__TEXT__.

· · · ·

The portable apparatus includes camera section, head tracking section, image processor, video codec section and camera controller. The camera section obtains image of object. The head tracking section receives the image from the camera section, detects head area from the image, simulates the head area using model of ellipse, and calculates shape similarity, which represents similarity between the shape of the gradients of pixels at boundary of the ellipse and that of the ellipse, and color histogram similarity between internal area of candidate figure and internal area of the modeling figure. In order to obtain of the position of candidate ellipse of which color histogram similarity has maximum value, mean shift, which requires small amount of calculation with respect to first number of samples in internal area of the candidate ellipse, is used. Image processing section performs image-processing on the image based on quality information of the detected head area. Video codec section performs differential encoding on the detected head area based on the location of the detected head area. The camera controller controls rotation of the camera section on the basis of the location of the detected head area. Robust head tracking algorithm with small quantity of calculation is modified to be adapted to portable device, the user's head area may be tracked appropriately for the portable device.

Description

TECHNICAL FIELD

Example embodiments of the present invention relates to a portable apparatus, and more particularly to a portable apparatus having an apparatus for tracking object's head using a head tracking algorithm and methods of tracking object's head in the same.

· · · ·

Dataset entries:
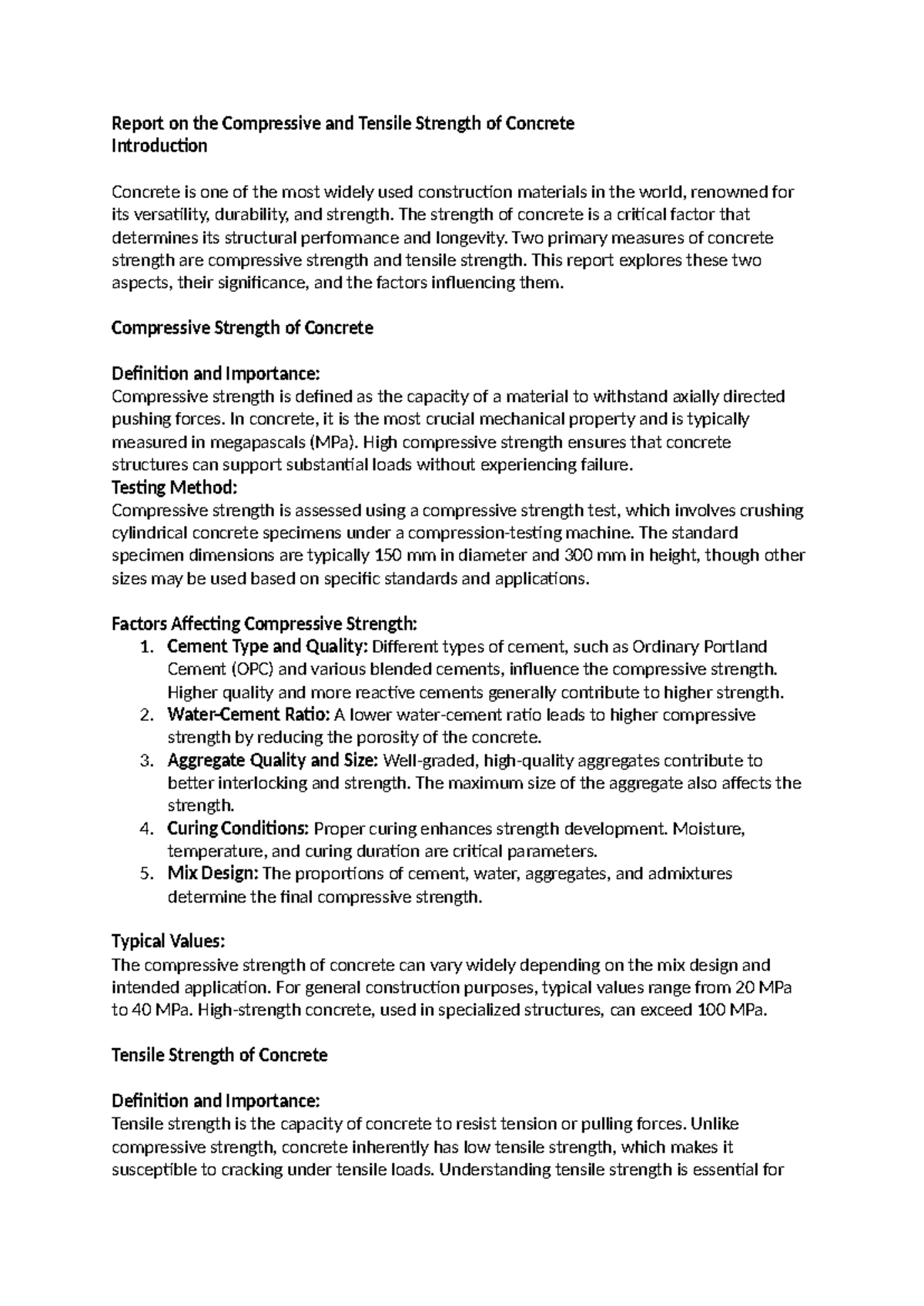 Report on the Compressive and Tensile Strength of Concrete
Introduction

Concrete is one of the most widely used construction materials in the world, renowned for its versatility, durability, and strength. The strength of concrete is a critical factor that determines its structural performance and longevity. Two primary measures of concrete strength are compressive strength and tensile strength. This report explores these two aspects, their significance, and the factors influencing them.

Compressive Strength of Concrete

Definition and Importance:
Compressive strength is defined as the capacity of a material to withstand axially directed pushing forces. In concrete, it is the most crucial mechanical property and is typically measured in megapascals (MPa). High compressive strength ensures that concrete structures can support substantial loads without experiencing failure.
Testing Method:
Compressive strength is assessed using a compressive strength test, which involves crushing cylindrical concrete specimens under a compression-testing machine. The standard specimen dimensions are typically 150 mm in diameter and 300 mm in height, though other sizes may be used based on specific standards and applications.

Factors Affecting Compressive Strength:
1. Cement Type and Quality: Different types of cement, such as Ordinary Portland Cement (OPC) and various blended cements, influence the compressive strength. Higher quality and more reactive cements generally contribute to higher strength.
2. Water-Cement Ratio: A lower water-cement ratio leads to higher compressive strength by reducing the porosity of the concrete.
3. Aggregate Quality and Size: Well-graded, high-quality aggregates contribute to better interlocking and strength. The maximum size of the aggregate also affects the strength.
4. Curing Conditions: Proper curing enhances strength development. Moisture, temperature, and curing duration are critical parameters.
5. Mix Design: The proportions of cement, water, aggregates, and admixtures determine the final compressive strength.

Typical Values:
The compressive strength of concrete can vary widely depending on the mix design and intended application. For general construction purposes, typical values range from 20 MPa to 40 MPa. High-strength concrete, used in specialized structures, can exceed 100 MPa.

Tensile Strength of Concrete

Definition and Importance:
Tensile strength is the capacity of concrete to resist tension or pulling forces. Unlike compressive strength, concrete inherently has low tensile strength, which makes it susceptible to cracking under tensile loads. Understanding tensile strength is essential for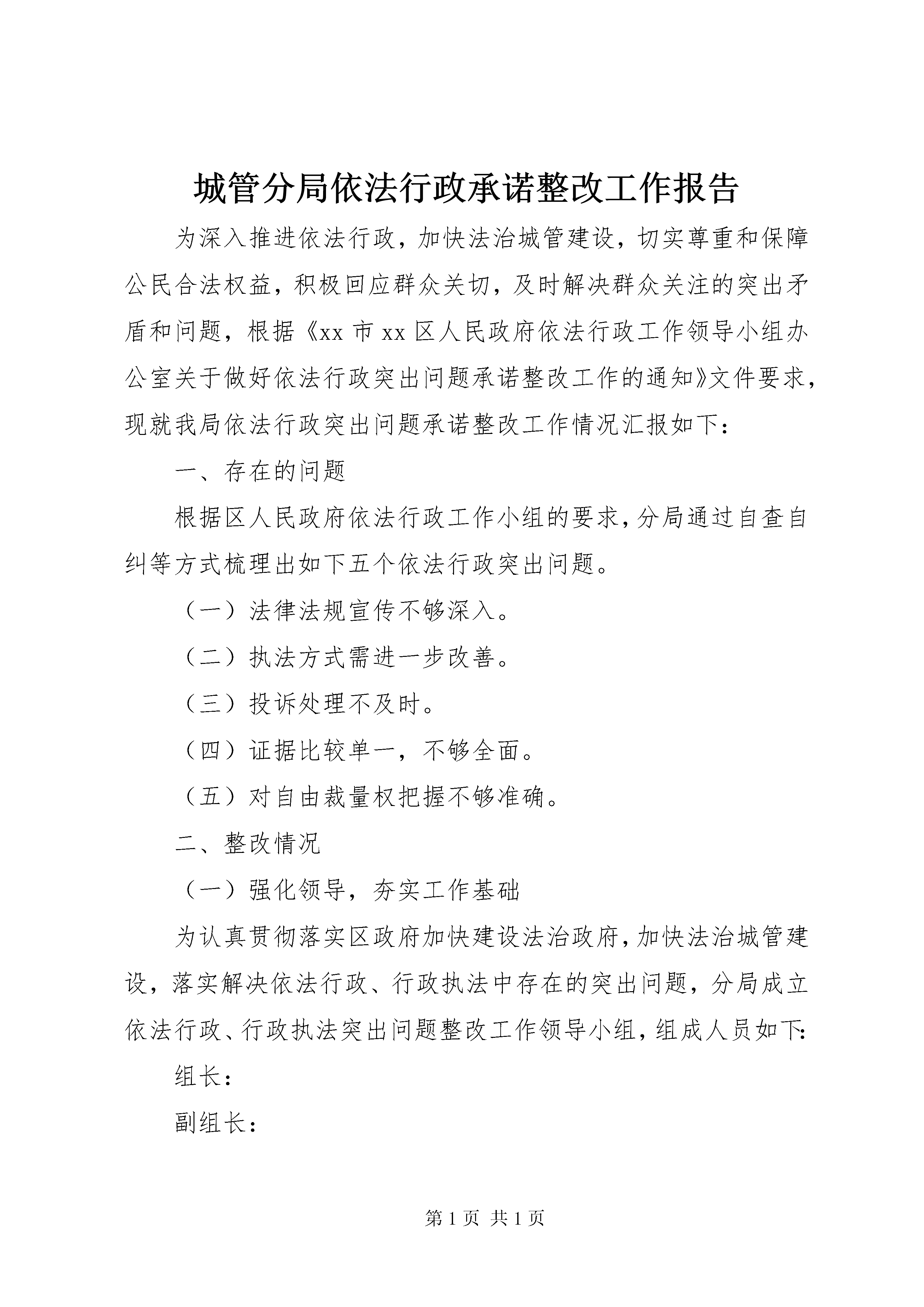 城管分局依法行政承诺整改工作报告

为深入推进依法行政，加快法治城管建设，切实尊重和保障公民合法权益，积极回应群众关切，及时解决群众关注的突出矛盾和问题，根据《xx市xx区人民政府依法行政工作领导小组办公室关于做好依法行政突出问题承诺整改工作的通知》文件要求，现就我局依法行政突出问题承诺整改工作情况汇报如下：

一、存在的问题

根据区人民政府依法行政工作小组的要求，分局通过自查自纠等方式梳理出如下五个依法行政突出问题。

（一）法律法规宣传不够深入。

（二）执法方式需进一步改善。

（三）投诉处理不及时。

（四）证据比较单一，不够全面。

（五）对自由裁量权把握不够准确。

二、整改情况

（一）强化领导，夯实工作基础

为认真贯彻落实区政府加快建设法治政府，加快法治城管建设，落实解决依法行政、行政执法中存在的突出问题，分局成立依法行政、行政执法突出问题整改工作领导小组，组成人员如下：

组长：

副组长：

第1页 共1页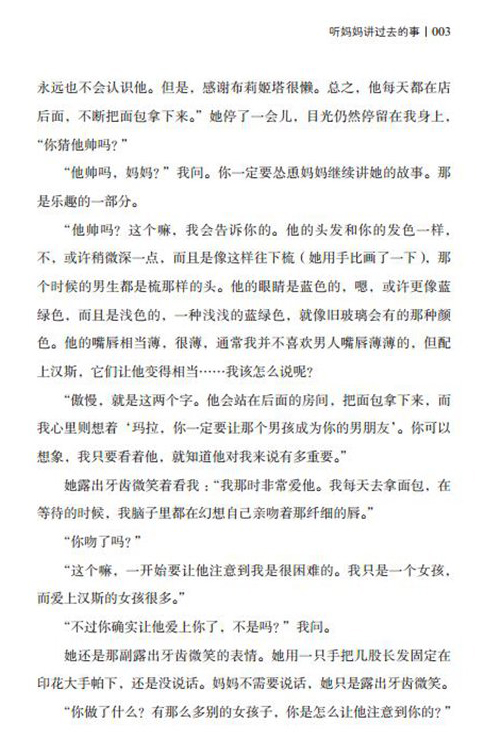 听妈妈讲过去的事 | 003

永远也不会认识他。但是，感谢布莉姬塔很懒。总之，他每天都在店后面，不断把面包拿下来。”她停了一会儿，目光仍然停留在我身上，“你猜他帅吗？”

“他帅吗，妈妈？”我问。你一定要怂恿妈妈继续讲她的故事。那是乐趣的一部分。

“他帅吗？这个嘛，我会告诉你的。他的头发和你的发色一样，不，或许稍微深一点，而且是像这样往下梳（她用手比画了一下），那个时候的男生都是梳那样的头。他的眼睛是蓝色的，嗯，或许更像蓝绿色，而且是浅色的，一种浅浅的蓝绿色，就像旧玻璃会有的那种颜色。他的嘴唇相当薄，很薄，通常我并不喜欢男人嘴唇薄薄的，但配上汉斯，它们让他变得相当……我该怎么说呢？

“傲慢，就是这两个字。他会站在后面的房间，把面包拿下来，而我心里则想着‘玛拉，你一定要让那个男孩成为你的男朋友’。你可以想象，我只要看着他，就知道他对我来说有多重要。”

她露出牙齿微笑着看我：“我那时非常爱他。我每天去拿面包，在等待的时候，我脑子里都在幻想自己亲吻着那纤细的唇。”

“你吻了吗？”

“这个嘛，一开始要让他注意到我是很困难的。我只是一个女孩，而爱上汉斯的女孩很多。”

“不过你确实让他爱上你了，不是吗？”我问。

她还是那副露出牙齿微笑的表情。她用一只手把几股长发固定在印花大手帕下，还是没说话。妈妈不需要说话，她只是露出牙齿微笑。

“你做了什么？有那么多别的女孩子，你是怎么让他注意到你的？”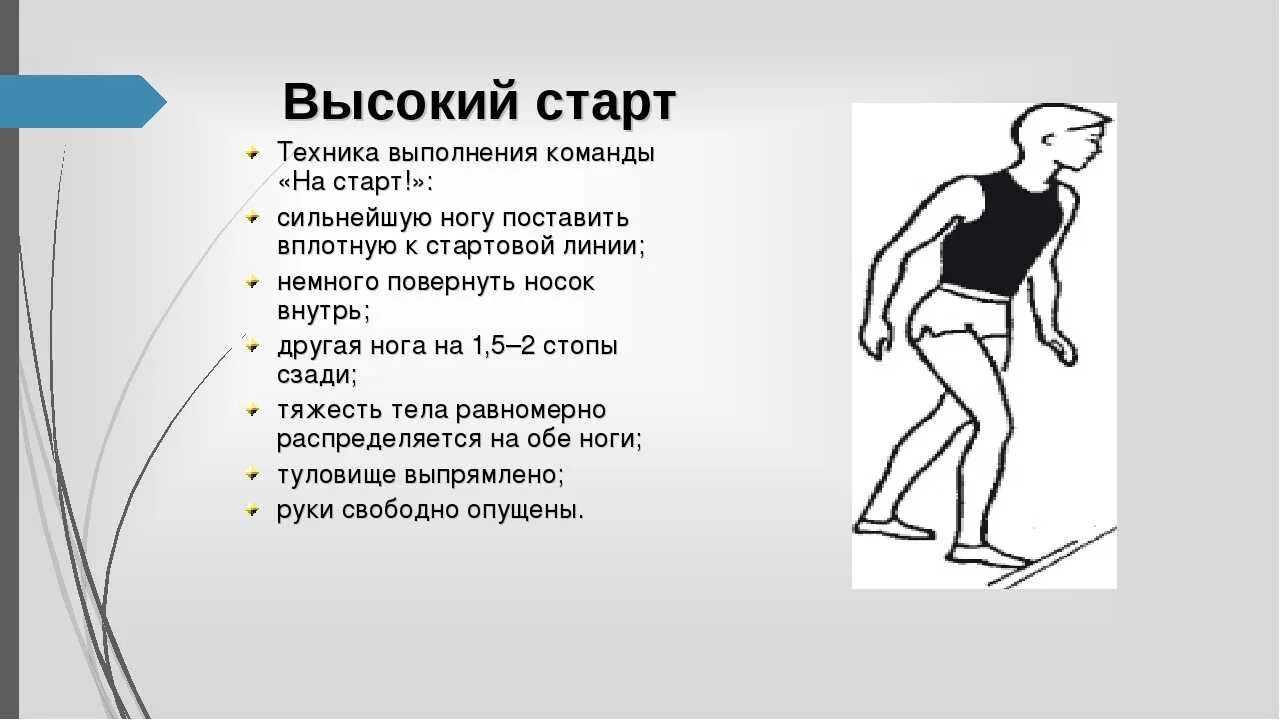 Высокий старт

Техника выполнения команды «На старт!»:

сильнейшую ногу поставить вплотную к стартовой линии;

немного повернуть носок внутрь;

другая нога на 1,5–2 стопы сзади;

тяжесть тела равномерно распределяется на обе ноги;

туловище выпрямлено;

руки свободно опущены.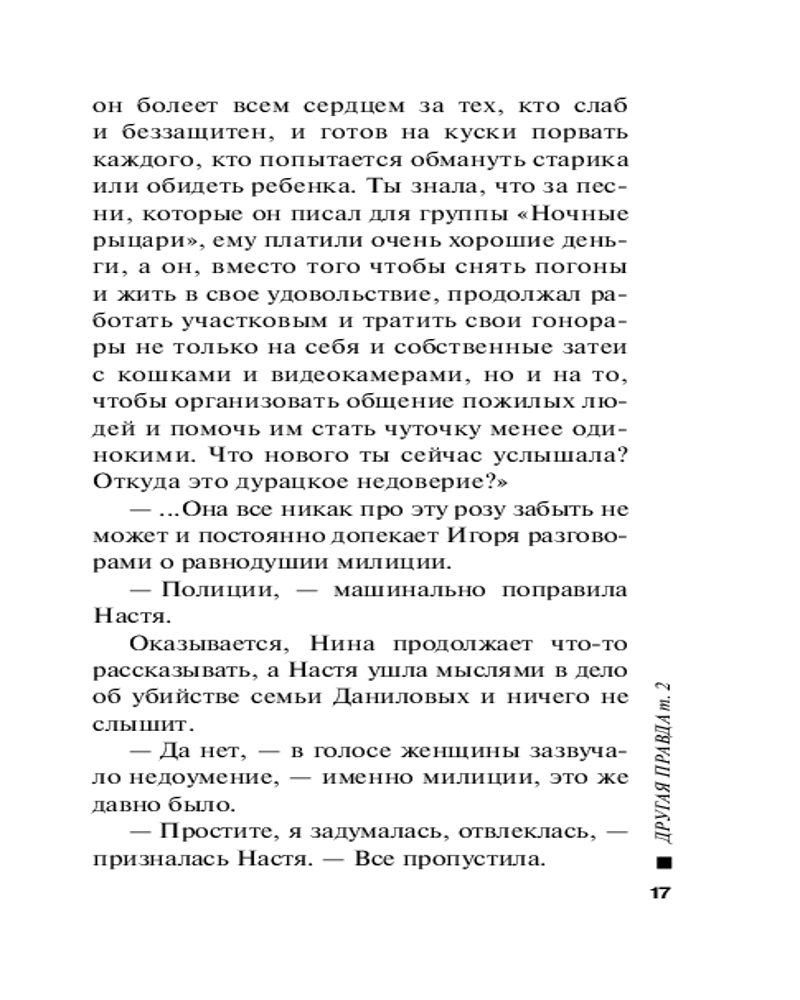 он болеет всем сердцем за тех, кто слаб и беззащитен, и готов на куски порвать каждого, кто попытается обмануть старика или обидеть ребенка. Ты знала, что за песни, которые он писал для группы «Ночные рыцари», ему платили очень хорошие деньги, а он, вместо того чтобы снять погоны и жить в свое удовольствие, продолжал работать участковым и тратить свои гонорары не только на себя и собственные затеи с кошками и видеокамерами, но и на то, чтобы организовать общение пожилых людей и помочь им стать чуточку менее одинокими. Что нового ты сейчас услышала? Откуда это дурацкое недоверие?»

— ...Она все никак про эту розу забыть не может и постоянно допекает Игоря разговорами о равнодушии милиции.

— Полиции, — машинально поправила Настя.

Оказывается, Нина продолжает что-то рассказывать, а Настя ушла мыслями в дело об убийстве семьи Даниловых и ничего не слышит.

— Да нет, — в голосе женщины зазвучало недоумение, — именно милиции, это же давно было.

— Простите, я задумалась, отвлеклась, — призналась Настя. — Все пропустила.

ДРУГАЯ ПРАВДА т. 2

17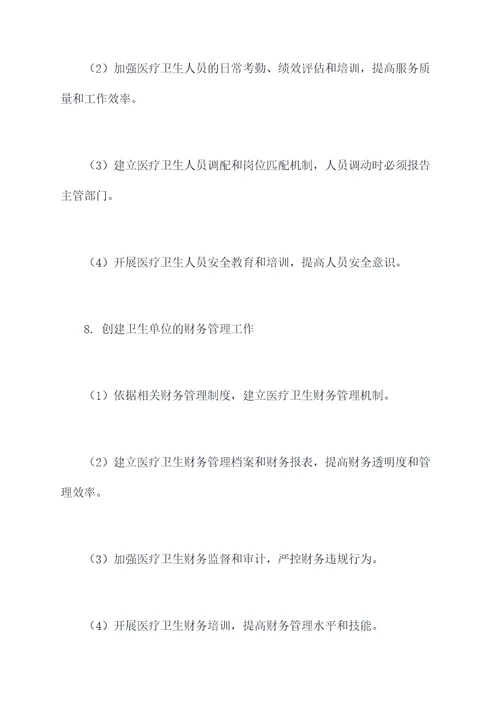 （2）加强医疗卫生人员的日常考勤、绩效评估和培训，提高服务质量和工作效率。

（3）建立医疗卫生人员调配和岗位匹配机制，人员调动时必须报告主管部门。

（4）开展医疗卫生人员安全教育和培训，提高人员安全意识。

8. 创建卫生单位的财务管理工作

（1）依据相关财务管理制度，建立医疗卫生财务管理机制。

（2）建立医疗卫生财务管理档案和财务报表，提高财务透明度和管理效率。

（3）加强医疗卫生财务监督和审计，严控财务违规行为。

（4）开展医疗卫生财务培训，提高财务管理水平和技能。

· · · ·

In the head-tracking text, what does the camera controller control, and on what basis? Base your response solely on the head-tracking text.

__TASK RESPONSE__.
The camera controller controls the rotation of the camera section on the basis of the location of the detected head area.